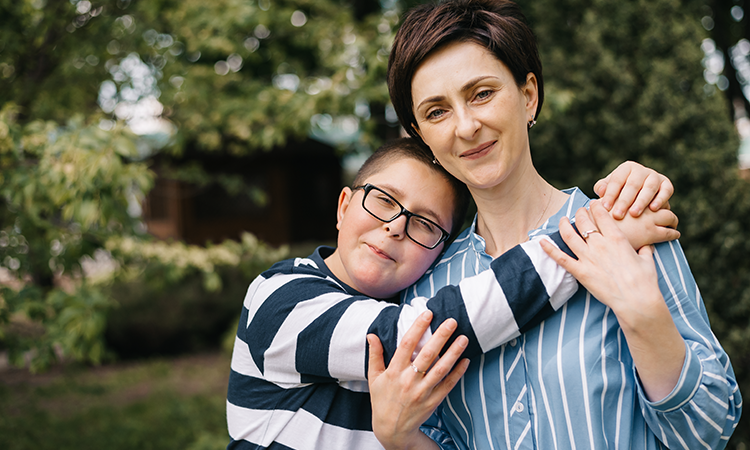 A child wearing glasses and a striped shirt hugs a woman outdoors as she holds his arm.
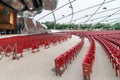 Red concert chairs in the Jay Pritzker Pavilion, located centrally in Millennium Park in Chicago.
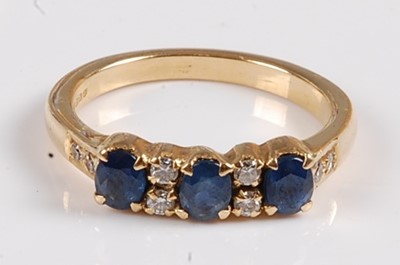 Lot 2549 - An 18ct yellow gold, sapphire and diamond half...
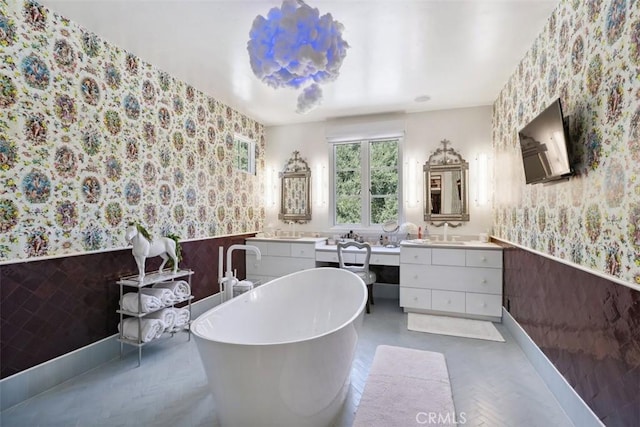 bathroom featuring a tub to relax in, vanity, and tile walls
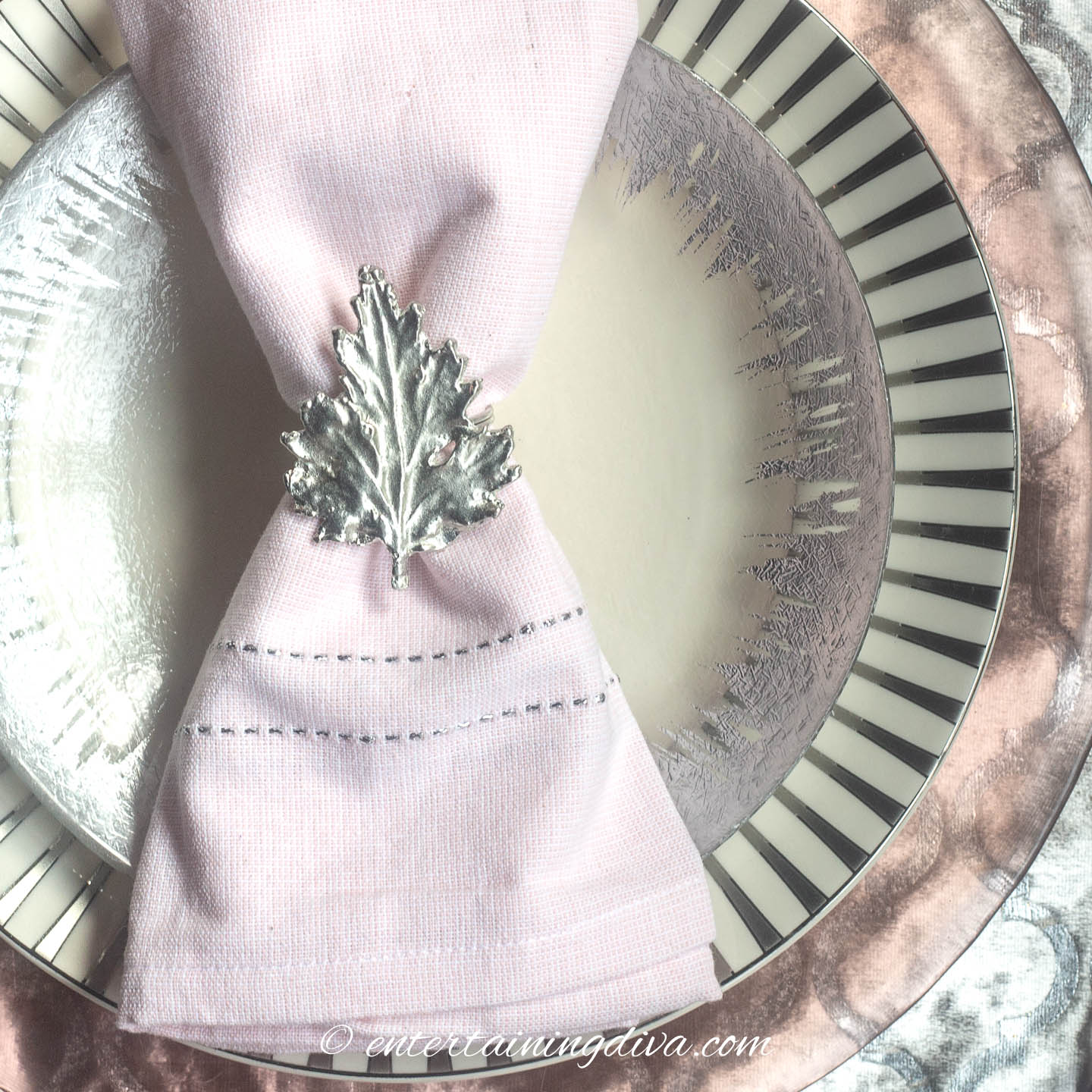Pink and silver place setting with leaf-shaped napkin ring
────────────────────
Exercise objective: Transcribe the whole of the data exactly, minus any pictures.

Your response:
 A child wearing glasses and a striped shirt hugs a woman outdoors as she holds his arm.
 Red concert chairs in the Jay Pritzker Pavilion, located centrally in Millennium Park in Chicago.
 Lot 2549 - An 18ct yellow gold, sapphire and diamond half...
 bathroom featuring a tub to relax in, vanity, and tile walls
Pink and silver place setting with leaf-shaped napkin ring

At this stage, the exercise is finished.